Airplanetire From United States of America, joined May 2001, 1809 posts, RR: 2 Posted (12 years 3 months 3 weeks 3 days 6 hours ago) and read 2492 times:
How do you tell the difference between a 747-100 and a 747-200? Most 747-100s have just those three windows on the side of the upper deck, but some have more like 6 or 7 (whatever it is on most 742s). On most 747-200s, there are something like 6 or 7 windows, but some have just 3 like most 747-100s.
ATA L1011 From United States of America, joined Feb 2001, 1374 posts, RR: 6
Reply 3, posted (12 years 3 months 3 weeks 3 days 3 hours ago) and read 2359 times:
Their is no way you can tell by just looking at it because some 741's have the extended windows and some 742's have the 3 windows. The differences are with Fuel Capacity, and the 742 has a Higher MGTW.
Aamd11 From UK - Wales, joined Nov 2001, 1056 posts, RR: 1
Reply 5, posted (12 years 3 months 3 weeks 2 days 20 hours ago) and read 2261 times:
The only conclusive evidence is partially the engines. If it has anything other than PW JT9D bangers on it then its a -200 or (one of ten) -100B models.
The only guaranteed evidence is to look at the maintanance book and service records... look up the registration, nothing but that will guarantee identification.
Fanofjets From United States of America, joined Apr 2000, 1943 posts, RR: 3
Reply 6, posted (12 years 3 months 3 weeks 2 days 20 hours ago) and read 2244 times:
The three upperdeck windows was the standard configuration for all 747s (both -100s and -200s) until around 1974, when the ten upperdeck windows became standard (again, on both -100s and -200s).
Most airlines that purchased the earlier airframes opted for the ten-window retrofit that Boeing offered these customers. TWA, however, did exactly the opposite: those 747s built with a ten-window upperdeck were modified to the three-window configuration! All of TWA's 747 were -100 models, most of them factory-fresh -131s, though the airline did fly at least one -136 acquired secondhand from British Airways.
The aeroplane has unveiled for us the true face of the earth. -Antoine de Saint-Exupery
Planelover From United States of America, joined Dec 2001, 321 posts, RR: 0
Reply 8, posted (12 years 3 months 3 weeks 2 days 20 hours ago) and read 2233 times:
Wow! I learn something every day! I allways thought that 741s had 3 windows and 742s had 8-10. Is there any other differences between the two models? I heard somewhere that some 742s had an extended upper deck retrofited later on. Is this true? Then we would have a 742 looking like a 743! This is starting to get confusing!
That's what I think.
Tom_eddf From Germany, joined Apr 2000, 451 posts, RR: 0
Reply 9, posted (12 years 3 months 3 weeks 2 days 14 hours ago) and read 2205 times:
Mr BA, engines don't make the difference between the 741/742 as long as both a/c are equipped with PW engines. But only the 742 was available with alternative engine options, the GE CF6 (LH...) and the RR RB211 (BA...).
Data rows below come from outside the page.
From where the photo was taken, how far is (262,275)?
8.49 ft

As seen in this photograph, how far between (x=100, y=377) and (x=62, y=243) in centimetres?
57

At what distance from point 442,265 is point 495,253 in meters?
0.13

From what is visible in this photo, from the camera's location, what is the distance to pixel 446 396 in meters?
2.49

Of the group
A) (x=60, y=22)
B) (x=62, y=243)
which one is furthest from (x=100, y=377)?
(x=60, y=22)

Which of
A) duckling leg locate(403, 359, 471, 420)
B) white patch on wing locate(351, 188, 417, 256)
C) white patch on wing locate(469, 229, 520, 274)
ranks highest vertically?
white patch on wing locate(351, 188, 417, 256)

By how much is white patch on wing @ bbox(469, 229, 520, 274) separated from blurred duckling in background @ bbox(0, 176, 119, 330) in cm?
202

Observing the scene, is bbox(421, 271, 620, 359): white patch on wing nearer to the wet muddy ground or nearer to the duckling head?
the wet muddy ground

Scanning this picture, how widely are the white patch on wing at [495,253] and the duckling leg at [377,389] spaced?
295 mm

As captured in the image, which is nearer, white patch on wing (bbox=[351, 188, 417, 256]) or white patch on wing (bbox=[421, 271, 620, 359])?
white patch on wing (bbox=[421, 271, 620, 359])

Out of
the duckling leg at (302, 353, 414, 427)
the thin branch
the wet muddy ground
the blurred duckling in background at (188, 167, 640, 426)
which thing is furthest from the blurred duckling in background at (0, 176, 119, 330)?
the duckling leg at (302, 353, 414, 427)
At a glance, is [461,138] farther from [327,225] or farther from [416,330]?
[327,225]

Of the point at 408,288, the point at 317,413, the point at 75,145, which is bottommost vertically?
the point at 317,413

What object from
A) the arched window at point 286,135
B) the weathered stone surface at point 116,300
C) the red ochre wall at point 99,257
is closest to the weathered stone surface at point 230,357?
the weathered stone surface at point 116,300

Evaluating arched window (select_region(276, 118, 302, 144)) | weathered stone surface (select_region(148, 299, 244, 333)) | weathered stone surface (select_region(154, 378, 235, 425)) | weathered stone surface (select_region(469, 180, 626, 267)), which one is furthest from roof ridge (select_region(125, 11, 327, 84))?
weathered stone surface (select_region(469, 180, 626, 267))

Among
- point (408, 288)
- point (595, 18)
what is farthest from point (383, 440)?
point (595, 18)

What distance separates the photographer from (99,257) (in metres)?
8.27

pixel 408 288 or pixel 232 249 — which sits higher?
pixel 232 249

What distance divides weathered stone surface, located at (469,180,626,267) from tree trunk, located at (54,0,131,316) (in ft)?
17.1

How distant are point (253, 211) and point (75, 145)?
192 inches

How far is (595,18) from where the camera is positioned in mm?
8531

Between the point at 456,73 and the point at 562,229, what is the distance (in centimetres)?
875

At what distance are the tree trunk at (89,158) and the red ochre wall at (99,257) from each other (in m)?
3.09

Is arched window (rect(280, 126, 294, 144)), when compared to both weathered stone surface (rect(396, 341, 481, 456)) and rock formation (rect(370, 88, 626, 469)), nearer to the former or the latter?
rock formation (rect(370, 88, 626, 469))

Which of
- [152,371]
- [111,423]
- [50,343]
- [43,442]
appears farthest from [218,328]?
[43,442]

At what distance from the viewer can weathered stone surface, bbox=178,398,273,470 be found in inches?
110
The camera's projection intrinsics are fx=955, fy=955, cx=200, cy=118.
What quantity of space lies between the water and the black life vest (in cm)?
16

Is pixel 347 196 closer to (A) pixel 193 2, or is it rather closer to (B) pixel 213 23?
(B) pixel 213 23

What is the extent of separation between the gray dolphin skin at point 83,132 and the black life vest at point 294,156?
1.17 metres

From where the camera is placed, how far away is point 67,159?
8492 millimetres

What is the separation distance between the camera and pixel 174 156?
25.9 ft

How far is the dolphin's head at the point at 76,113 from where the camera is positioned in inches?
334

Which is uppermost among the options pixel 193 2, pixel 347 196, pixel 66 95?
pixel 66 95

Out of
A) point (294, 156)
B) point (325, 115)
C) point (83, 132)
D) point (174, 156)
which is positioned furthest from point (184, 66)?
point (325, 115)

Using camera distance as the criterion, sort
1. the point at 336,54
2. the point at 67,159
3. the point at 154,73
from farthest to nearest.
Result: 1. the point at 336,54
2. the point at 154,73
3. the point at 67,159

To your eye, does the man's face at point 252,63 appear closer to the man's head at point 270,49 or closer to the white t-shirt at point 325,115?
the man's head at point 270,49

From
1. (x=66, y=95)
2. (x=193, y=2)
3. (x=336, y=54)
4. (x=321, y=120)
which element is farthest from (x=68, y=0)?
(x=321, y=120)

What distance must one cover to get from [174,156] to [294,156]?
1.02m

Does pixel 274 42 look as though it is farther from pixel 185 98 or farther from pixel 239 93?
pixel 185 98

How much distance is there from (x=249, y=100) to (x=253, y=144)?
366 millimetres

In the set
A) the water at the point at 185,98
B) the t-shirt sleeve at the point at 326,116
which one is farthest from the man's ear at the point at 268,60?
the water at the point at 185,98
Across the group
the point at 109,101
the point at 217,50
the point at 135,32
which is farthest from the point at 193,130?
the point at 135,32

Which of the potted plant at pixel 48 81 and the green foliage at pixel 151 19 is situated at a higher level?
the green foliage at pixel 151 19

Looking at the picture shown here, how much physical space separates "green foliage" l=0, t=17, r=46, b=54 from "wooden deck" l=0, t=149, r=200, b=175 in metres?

Ganymed From , joined Dec 1969, posts, RR:
Reply 12, posted (12 years 3 months 3 weeks 2 days 10 hours ago) and read 2165 times:
Is it just me or do these 2 P&W- powered 747s have slightly different engine pylons.
I ´m not sure though wether or not this is a clue in telling the 2 variants apart but in this case the 742 has redesigned engine pylons compared to the 741 even if both are powered by P&Ws
A40-TY From United Arab Emirates, joined Apr 2000, 143 posts, RR: 0
Reply 13, posted (12 years 3 months 3 weeks 2 days 9 hours ago) and read 2146 times:
All 747's up to about line number 200 had the 3 window upper deck (100's and 200's). Later on many of these early aircraft were retrofitted to have the 10 window upper deck (as the first class lounge config. was removed for economic reasons). There are still a number of 747's flying with the 3 window upper deck (e.g. Air Atlanta Icelandic, JAL) and many of these are 747-200's.
It is not even possible to identify a dash number with the type of powerplant they have fitted. Nearly all RB211-524D4 powered 747's are series 200's, with the exception of Saudia's lighter weight 747-168's. The CF6 powered 747's are nearly all 200's except for ANA's 747SR-81's.
So in my view the only way to know if a 747 is a 100 or 200 is to consult an aircraft registration database or similar.